TASK REQUIREMENTS
Repeat each record exactly as written, and drop any images.

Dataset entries
──────
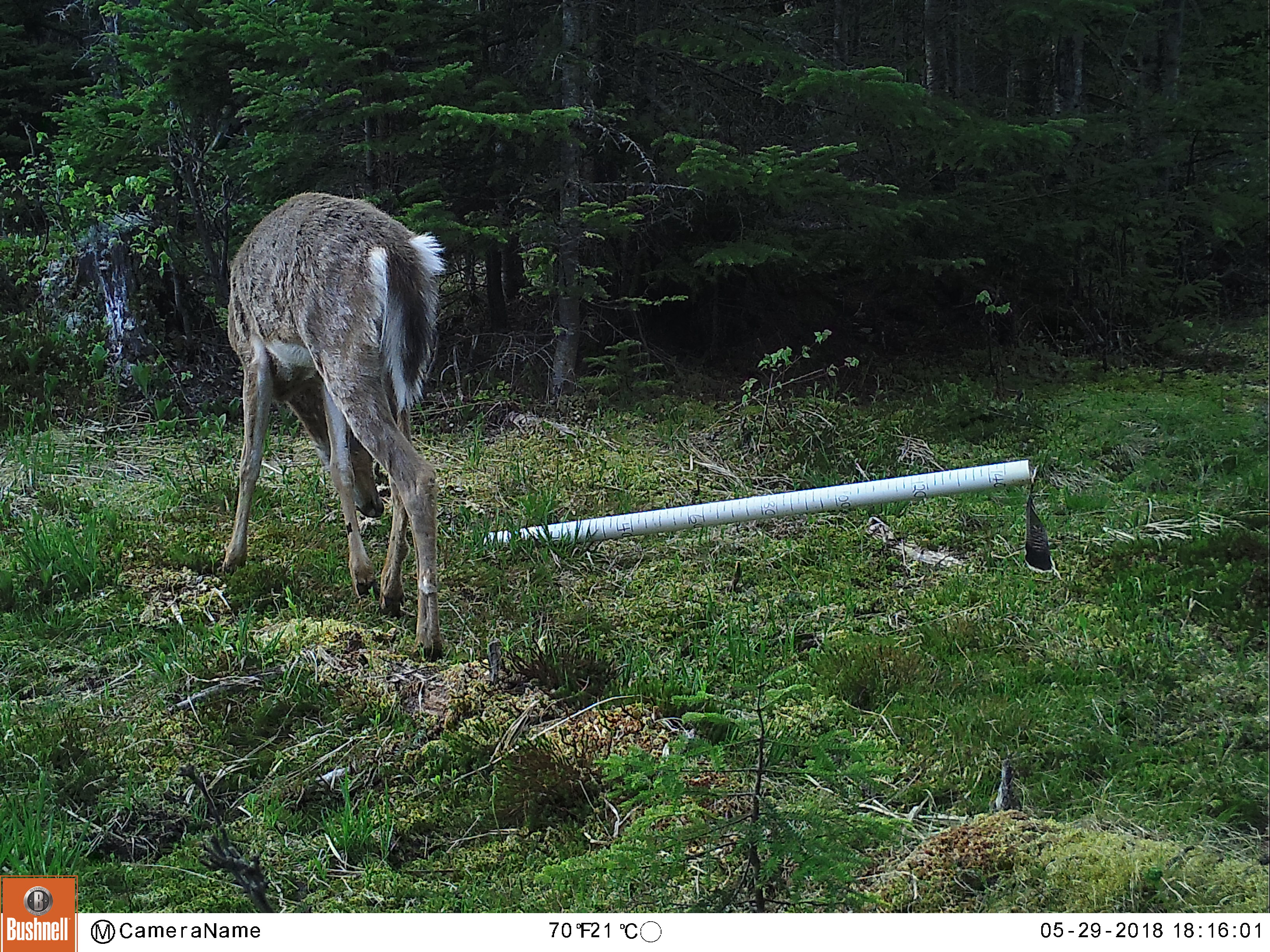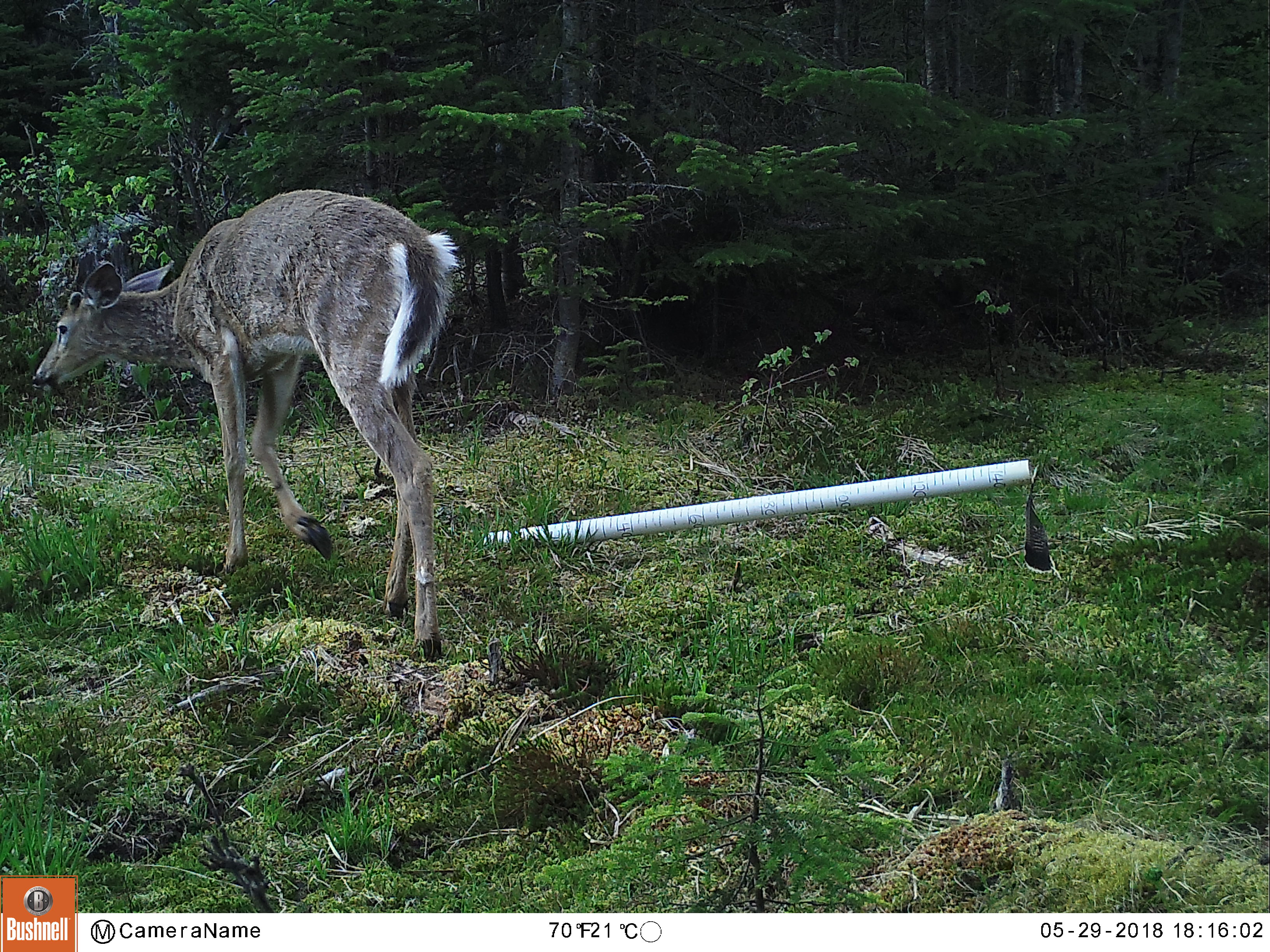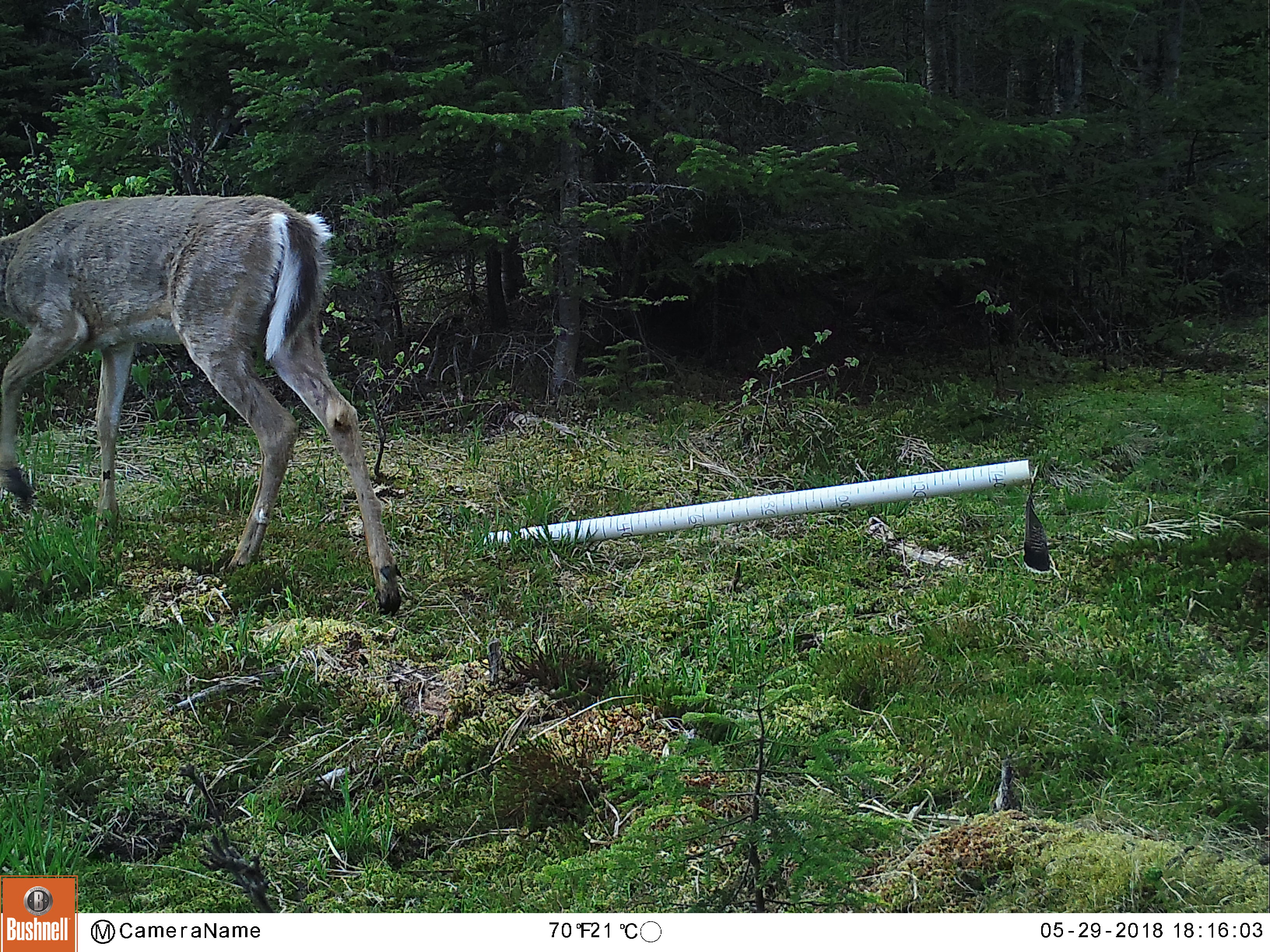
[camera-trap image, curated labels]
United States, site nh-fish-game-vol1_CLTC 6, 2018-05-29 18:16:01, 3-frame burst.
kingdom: Animalia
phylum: Chordata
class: Mammalia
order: Artiodactyla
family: Cervidae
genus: Odocoileus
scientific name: Odocoileus virginianus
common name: white-tailed deer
White-tailed deer (Odocoileus virginianus).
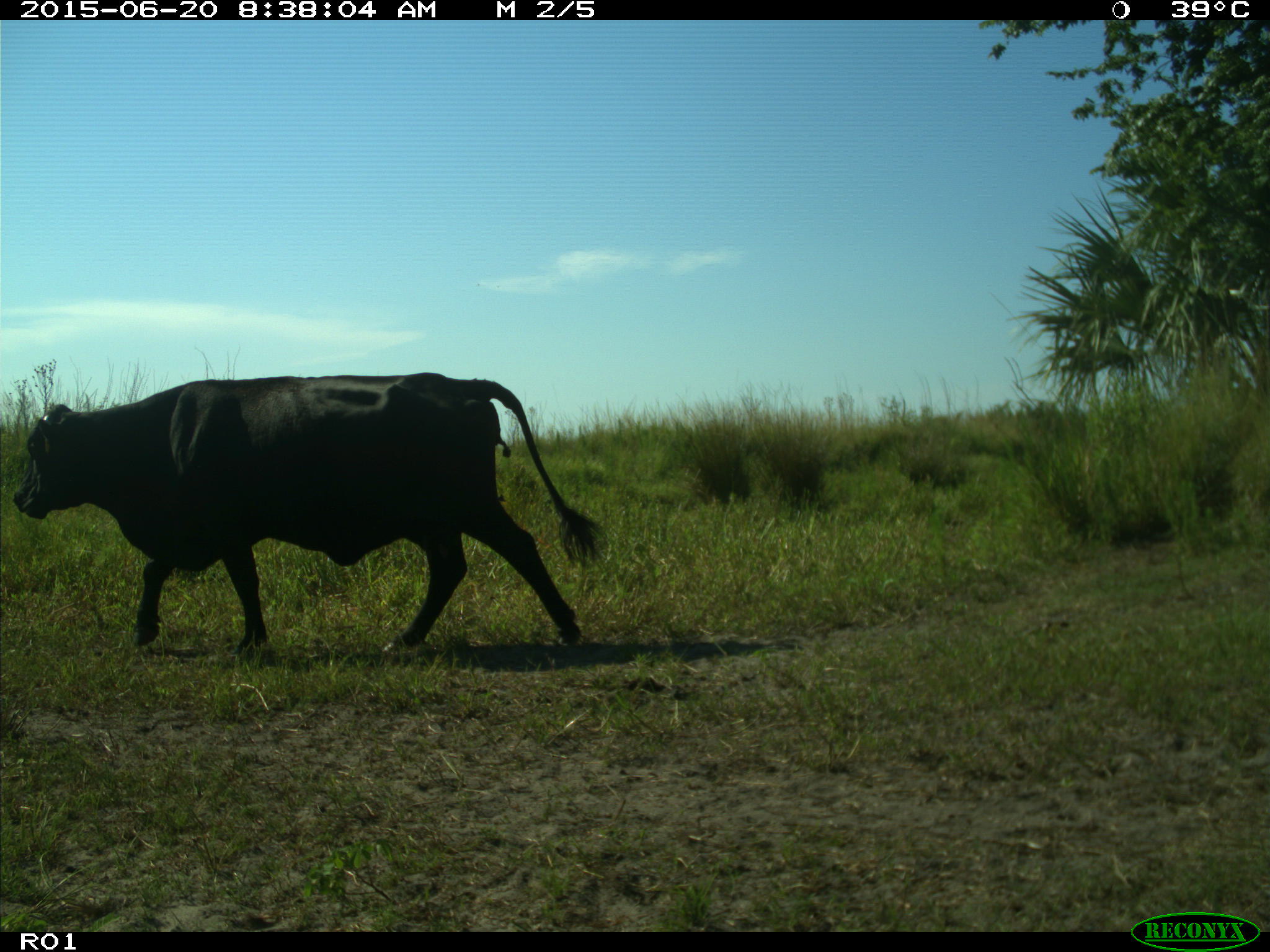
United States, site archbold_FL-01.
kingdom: Animalia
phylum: Chordata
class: Mammalia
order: Artiodactyla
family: Bovidae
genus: Bos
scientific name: Bos taurus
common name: domestic cow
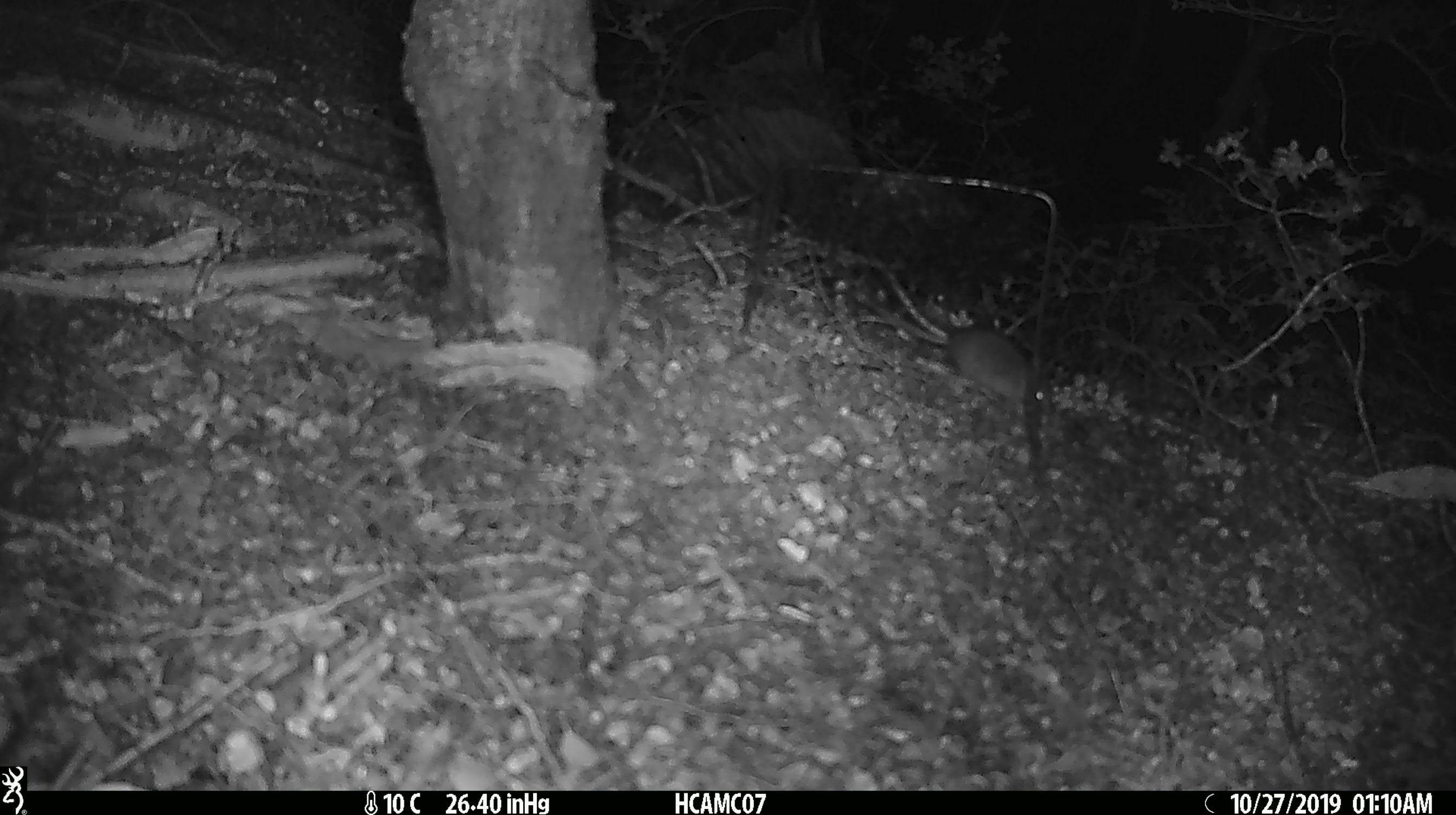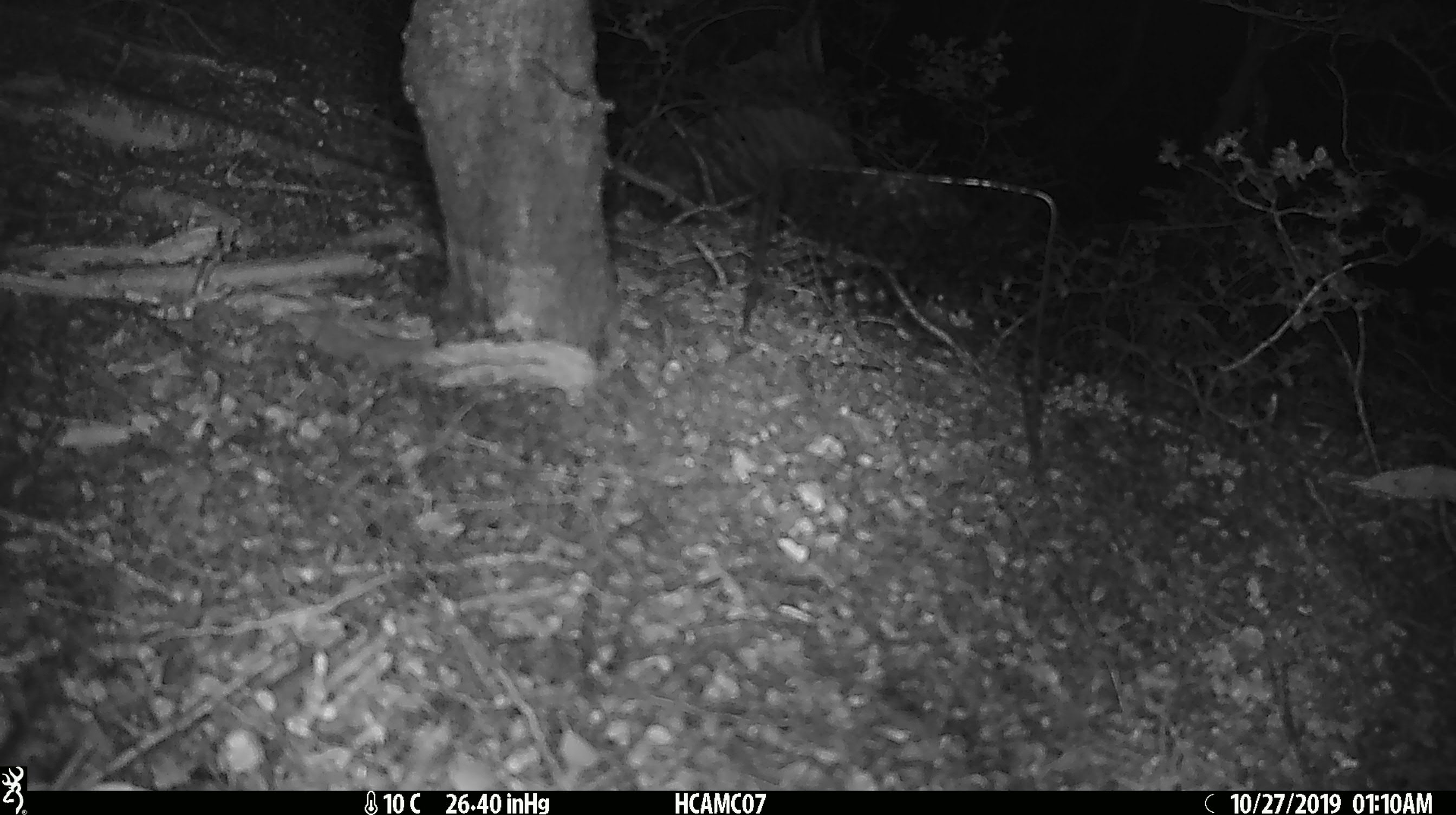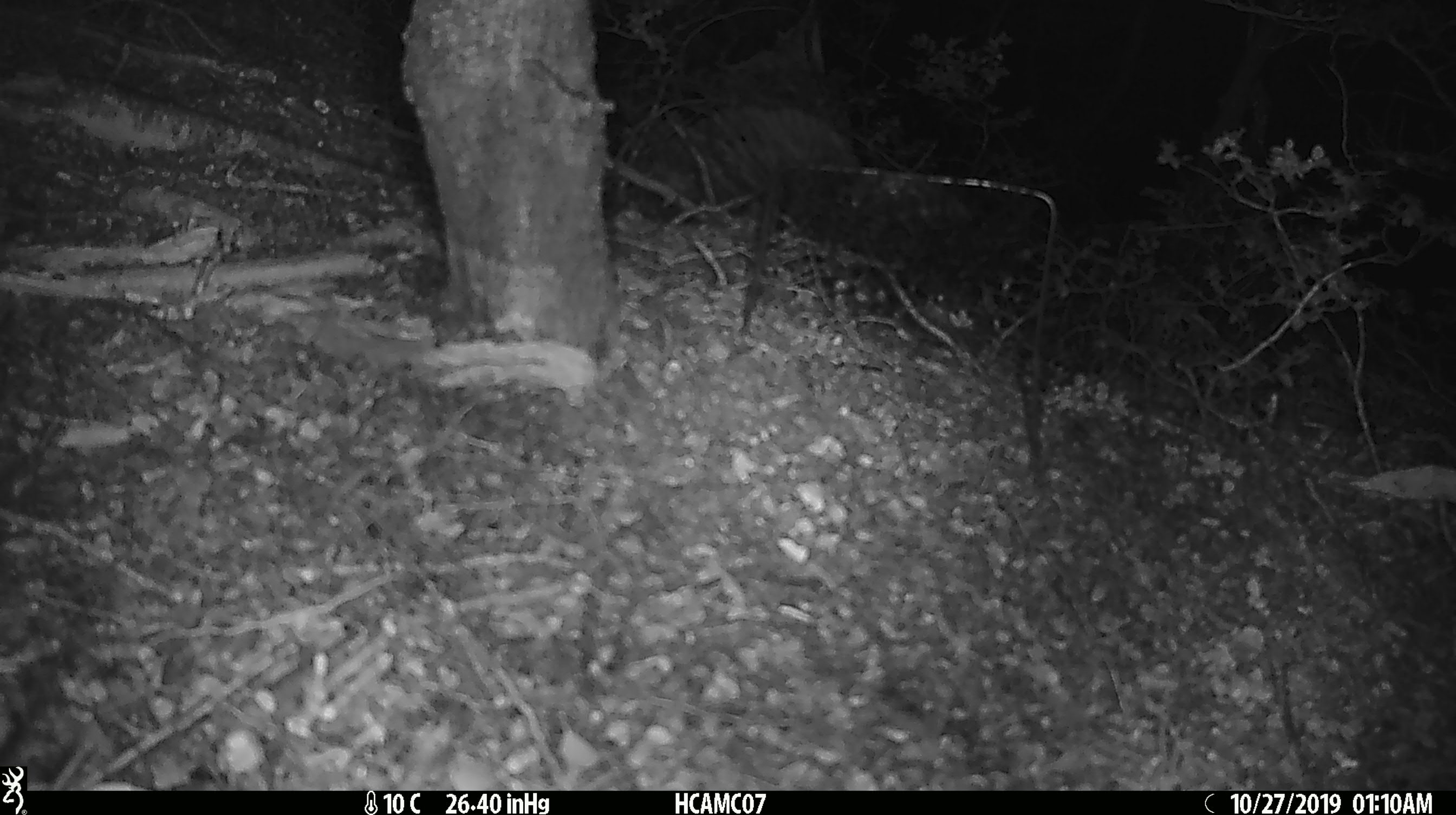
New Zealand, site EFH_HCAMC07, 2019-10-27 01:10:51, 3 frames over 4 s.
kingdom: Animalia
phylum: Chordata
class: Mammalia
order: Rodentia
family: Muridae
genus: Mus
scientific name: Mus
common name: mouse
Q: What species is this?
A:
──────
OUTPUT OF THE EXERCISE
[camera-trap image, curated labels]
United States, site nh-fish-game-vol1_CLTC 6, 2018-05-29 18:16:01, 3-frame burst.
kingdom: Animalia
phylum: Chordata
class: Mammalia
order: Artiodactyla
family: Cervidae
genus: Odocoileus
scientific name: Odocoileus virginianus
common name: white-tailed deer
White-tailed deer (Odocoileus virginianus).
United States, site archbold_FL-01.
kingdom: Animalia
phylum: Chordata
class: Mammalia
order: Artiodactyla
family: Bovidae
genus: Bos
scientific name: Bos taurus
common name: domestic cow
New Zealand, site EFH_HCAMC07, 2019-10-27 01:10:51, 3 frames over 4 s.
kingdom: Animalia
phylum: Chordata
class: Mammalia
order: Rodentia
family: Muridae
genus: Mus
scientific name: Mus
common name: mouse
Q: What species is this?
A:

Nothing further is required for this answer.